I can’t speak for my husband and son but I emerged from the woods with a mind a peace. I came home and finished my book.

The book I couldn’t put down today was: Fourth of July Creek by Smith Henderson

 

 

Chapters

It is the morning of my son’s high school graduation. In less than 12 hours he will cross the stage to receive his high school diploma. One chapter in his life will close, another will soon begin.

I am in my bedroom as I write this. I take a sip of coffee, write a little, pace up and down the hall and sit back down to write more. I walk by my son’s bedroom. He’s still asleep.
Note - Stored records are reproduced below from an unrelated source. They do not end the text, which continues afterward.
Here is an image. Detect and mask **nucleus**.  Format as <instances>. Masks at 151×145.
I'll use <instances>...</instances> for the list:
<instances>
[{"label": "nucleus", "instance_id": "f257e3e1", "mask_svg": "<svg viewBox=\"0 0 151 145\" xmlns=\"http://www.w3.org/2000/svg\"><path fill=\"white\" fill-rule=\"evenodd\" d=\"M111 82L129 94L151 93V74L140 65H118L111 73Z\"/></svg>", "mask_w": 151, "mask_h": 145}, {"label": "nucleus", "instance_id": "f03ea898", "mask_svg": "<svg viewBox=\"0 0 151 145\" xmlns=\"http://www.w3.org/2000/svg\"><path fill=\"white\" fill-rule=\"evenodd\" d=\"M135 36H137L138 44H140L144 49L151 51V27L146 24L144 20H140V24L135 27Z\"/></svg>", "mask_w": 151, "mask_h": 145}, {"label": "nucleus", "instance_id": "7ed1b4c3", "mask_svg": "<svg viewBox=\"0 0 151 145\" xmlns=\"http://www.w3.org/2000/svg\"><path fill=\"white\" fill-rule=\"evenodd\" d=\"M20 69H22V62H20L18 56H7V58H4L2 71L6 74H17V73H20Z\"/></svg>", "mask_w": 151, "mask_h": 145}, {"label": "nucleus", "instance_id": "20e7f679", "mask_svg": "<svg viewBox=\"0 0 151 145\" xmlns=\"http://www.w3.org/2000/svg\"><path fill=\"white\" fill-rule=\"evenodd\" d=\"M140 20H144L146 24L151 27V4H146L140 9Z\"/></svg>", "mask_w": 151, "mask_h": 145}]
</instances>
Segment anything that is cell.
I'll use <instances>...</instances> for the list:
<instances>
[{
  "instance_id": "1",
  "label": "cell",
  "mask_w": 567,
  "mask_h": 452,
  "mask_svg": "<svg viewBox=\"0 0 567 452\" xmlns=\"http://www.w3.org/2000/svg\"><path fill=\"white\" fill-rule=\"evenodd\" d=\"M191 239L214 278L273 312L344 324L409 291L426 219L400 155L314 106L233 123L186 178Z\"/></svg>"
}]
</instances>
I know that he is dreaming of his upcoming senior week trip to the beach tomorrow with his friends. In my mind today, I am reviewing chapters k-12.

I have so much bottled up emotion in anticipation of this day. Early on in my career as a nurse, I learned not to publicly display emotion. I don’t like to. Three of my friends who’s kids graduated last year tell me it’s inevitable today. In last years commencement, my friends knew where each other was sitting and every time they’d make eye contact with each other, they were all tearful. They told me to bring a box of tissues. Some days I want to burst into tears at the thought of my little boy achieving this milestone and grab him and hold him tight. Other days I’d like to drive him to the beach himself so he can bury his senioritis deep into the sand and come home refreshed and ready to work his summer job, clean his room and be willing to contribute to household chores again.

I’ve always believed that the anticipation of a major emotional event is far worse than the actual event. I know I’ll be fine later. Tomorrow I’ll watch my son get into the car with his buddies for a week at the beach. I will pray for their safety and be grateful that my son has this experience.

I look forward to the college chapter of my son’s life in the same way I look forward reading a new book that I know I’m going to enjoy. Dorm life. College courses. New friends. Fun. Choosing his major. College marching band. Watching a new level of my son’s intellect evolve. I can’t wait to read them all!